Graph Builder is built around the hole that exists with in analysis of graph based data where there are frameworks to process and analyze graphs but the data scientists do not have many options to actually create large graphs from unstructured data that can be digested by such frameworks.
It comes with a graph construction library with algorithms for parallel graph construction, transformation and verification that ultimately helps in graph mining. GraphBuilder can also partition and serialize large scale graphs for ingest by other machine learning frameworks. The library connects to Apache Hadoop and can create graphs from the resulting big data sets that can further be analyzed.

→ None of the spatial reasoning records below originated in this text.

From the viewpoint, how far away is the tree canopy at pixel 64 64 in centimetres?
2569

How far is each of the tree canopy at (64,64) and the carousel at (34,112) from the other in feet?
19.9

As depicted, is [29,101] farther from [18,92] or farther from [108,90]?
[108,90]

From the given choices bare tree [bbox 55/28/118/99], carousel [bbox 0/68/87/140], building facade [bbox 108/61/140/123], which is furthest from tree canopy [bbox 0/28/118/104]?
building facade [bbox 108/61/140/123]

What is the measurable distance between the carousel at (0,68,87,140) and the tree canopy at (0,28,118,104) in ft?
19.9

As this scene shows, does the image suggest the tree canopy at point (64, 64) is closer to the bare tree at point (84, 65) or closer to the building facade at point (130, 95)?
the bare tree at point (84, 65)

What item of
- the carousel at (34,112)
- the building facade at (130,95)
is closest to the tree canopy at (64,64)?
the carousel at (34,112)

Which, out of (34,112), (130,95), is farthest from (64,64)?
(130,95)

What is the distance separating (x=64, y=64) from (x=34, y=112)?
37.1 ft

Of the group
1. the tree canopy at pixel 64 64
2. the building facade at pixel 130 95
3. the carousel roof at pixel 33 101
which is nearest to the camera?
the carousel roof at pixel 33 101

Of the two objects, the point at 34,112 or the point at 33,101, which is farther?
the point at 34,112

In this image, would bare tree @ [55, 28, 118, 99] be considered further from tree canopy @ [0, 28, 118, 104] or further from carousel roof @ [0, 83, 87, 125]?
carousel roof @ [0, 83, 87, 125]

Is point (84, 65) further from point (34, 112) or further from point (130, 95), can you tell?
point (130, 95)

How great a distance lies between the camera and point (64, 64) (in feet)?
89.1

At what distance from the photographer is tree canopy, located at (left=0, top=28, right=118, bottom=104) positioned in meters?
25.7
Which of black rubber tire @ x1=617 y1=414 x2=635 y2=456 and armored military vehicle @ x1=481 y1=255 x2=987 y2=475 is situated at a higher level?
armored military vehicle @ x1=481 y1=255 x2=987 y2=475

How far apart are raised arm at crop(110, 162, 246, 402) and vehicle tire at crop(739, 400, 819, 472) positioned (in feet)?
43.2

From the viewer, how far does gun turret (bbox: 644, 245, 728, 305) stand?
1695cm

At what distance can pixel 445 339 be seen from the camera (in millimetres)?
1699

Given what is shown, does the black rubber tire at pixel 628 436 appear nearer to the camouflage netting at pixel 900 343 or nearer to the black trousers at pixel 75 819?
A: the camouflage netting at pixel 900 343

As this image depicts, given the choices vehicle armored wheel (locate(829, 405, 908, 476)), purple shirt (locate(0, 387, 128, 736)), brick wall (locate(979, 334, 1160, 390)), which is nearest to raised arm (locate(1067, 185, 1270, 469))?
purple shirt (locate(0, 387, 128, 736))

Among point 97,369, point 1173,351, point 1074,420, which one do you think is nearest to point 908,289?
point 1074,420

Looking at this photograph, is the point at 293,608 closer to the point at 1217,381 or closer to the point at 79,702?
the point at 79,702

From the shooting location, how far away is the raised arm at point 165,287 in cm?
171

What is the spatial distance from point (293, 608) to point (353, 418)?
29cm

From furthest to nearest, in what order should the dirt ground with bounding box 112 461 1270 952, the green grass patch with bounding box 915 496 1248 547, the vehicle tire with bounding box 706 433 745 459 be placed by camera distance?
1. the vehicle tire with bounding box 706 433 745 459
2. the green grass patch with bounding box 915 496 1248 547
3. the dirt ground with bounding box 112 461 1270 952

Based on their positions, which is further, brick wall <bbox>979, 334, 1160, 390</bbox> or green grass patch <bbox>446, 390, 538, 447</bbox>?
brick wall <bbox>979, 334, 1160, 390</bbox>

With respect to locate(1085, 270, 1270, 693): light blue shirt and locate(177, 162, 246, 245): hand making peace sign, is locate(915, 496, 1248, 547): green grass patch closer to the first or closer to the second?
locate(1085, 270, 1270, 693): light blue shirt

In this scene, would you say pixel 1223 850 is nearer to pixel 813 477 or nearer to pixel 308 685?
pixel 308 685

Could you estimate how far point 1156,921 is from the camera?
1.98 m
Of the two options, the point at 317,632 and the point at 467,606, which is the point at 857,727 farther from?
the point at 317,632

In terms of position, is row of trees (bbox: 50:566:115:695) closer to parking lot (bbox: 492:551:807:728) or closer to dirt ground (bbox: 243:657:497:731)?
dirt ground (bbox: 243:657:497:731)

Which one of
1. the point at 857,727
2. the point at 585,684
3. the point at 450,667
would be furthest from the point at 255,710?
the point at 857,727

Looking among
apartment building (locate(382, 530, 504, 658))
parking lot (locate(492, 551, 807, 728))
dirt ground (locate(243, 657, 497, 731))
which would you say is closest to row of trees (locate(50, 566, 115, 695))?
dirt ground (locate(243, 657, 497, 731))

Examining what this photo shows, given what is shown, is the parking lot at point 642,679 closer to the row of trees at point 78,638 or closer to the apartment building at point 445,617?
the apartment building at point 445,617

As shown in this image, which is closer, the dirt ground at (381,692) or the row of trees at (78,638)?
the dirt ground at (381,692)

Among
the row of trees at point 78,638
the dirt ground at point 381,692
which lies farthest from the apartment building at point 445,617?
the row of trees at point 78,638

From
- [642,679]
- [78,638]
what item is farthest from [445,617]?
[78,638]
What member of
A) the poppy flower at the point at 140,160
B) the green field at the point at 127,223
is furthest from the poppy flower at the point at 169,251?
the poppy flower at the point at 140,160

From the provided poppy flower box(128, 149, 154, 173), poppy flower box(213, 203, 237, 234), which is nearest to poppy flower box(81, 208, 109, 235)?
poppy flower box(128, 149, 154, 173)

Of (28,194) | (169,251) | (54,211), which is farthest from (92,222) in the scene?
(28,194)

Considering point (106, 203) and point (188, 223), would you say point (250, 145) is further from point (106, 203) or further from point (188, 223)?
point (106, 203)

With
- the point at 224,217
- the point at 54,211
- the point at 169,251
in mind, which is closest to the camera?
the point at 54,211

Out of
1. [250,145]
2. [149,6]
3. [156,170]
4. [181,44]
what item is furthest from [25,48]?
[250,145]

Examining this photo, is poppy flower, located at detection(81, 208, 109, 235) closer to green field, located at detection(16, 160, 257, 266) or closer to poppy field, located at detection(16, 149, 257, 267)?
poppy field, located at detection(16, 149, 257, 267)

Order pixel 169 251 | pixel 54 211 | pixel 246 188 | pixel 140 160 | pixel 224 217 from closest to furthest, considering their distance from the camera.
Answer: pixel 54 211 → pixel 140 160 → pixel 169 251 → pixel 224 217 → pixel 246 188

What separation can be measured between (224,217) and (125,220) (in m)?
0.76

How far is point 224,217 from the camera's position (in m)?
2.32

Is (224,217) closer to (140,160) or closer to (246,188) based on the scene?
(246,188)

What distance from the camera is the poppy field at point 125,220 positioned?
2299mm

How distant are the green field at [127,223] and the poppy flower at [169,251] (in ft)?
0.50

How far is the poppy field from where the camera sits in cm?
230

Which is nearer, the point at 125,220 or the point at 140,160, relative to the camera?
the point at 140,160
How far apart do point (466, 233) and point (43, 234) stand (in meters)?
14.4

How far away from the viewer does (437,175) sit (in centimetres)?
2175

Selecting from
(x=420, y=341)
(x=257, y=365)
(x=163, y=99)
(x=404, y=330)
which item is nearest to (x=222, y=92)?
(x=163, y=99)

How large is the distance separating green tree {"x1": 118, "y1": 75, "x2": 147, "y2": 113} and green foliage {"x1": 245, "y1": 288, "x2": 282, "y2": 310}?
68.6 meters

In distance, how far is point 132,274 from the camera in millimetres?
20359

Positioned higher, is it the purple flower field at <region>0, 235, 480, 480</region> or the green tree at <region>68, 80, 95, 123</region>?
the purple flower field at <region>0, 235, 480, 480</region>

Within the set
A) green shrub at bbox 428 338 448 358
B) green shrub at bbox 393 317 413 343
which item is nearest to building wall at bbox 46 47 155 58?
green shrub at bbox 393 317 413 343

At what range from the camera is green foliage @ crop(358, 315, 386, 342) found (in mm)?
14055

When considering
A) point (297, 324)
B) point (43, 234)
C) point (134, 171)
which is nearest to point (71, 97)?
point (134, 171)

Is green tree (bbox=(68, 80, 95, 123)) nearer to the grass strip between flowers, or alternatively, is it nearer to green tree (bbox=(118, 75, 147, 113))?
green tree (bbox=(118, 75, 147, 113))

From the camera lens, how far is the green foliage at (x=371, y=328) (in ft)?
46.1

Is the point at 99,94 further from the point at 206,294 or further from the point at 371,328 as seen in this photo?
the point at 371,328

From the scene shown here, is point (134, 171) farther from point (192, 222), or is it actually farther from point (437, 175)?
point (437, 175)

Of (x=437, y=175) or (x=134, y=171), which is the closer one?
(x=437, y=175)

This innovative tool is written in Java making it possible for a Java programmer to build an internet-scale graph for PageRank in about 100 lines of code and a Wikipedia-sized graph for LDA in about 130. The idea stemmed from initial efforts of University of Washington in Seattle who developed a new framework, called GraphLab, that is specifically designed for graph-based parallel machine learning. In many cases, GraphLab can process such graphs 20-50X faster than Hadoop MapReduce. However it was soon found that there is no credible solution to construct large scale graphs that frameworks like GraphLab could digest. GraphBuilder takes its birth from the resultant research.
Intel says GraphBuilder differs itself from other products where it not only constructs large-scale graphs fast but also offloads many of the complexities of graph construction, including graph formation, cleaning, compression, partitioning, and serialization. Licensed under Apache 2.0 license, GraphBuilder is currently in beta and can be downloaded from its website.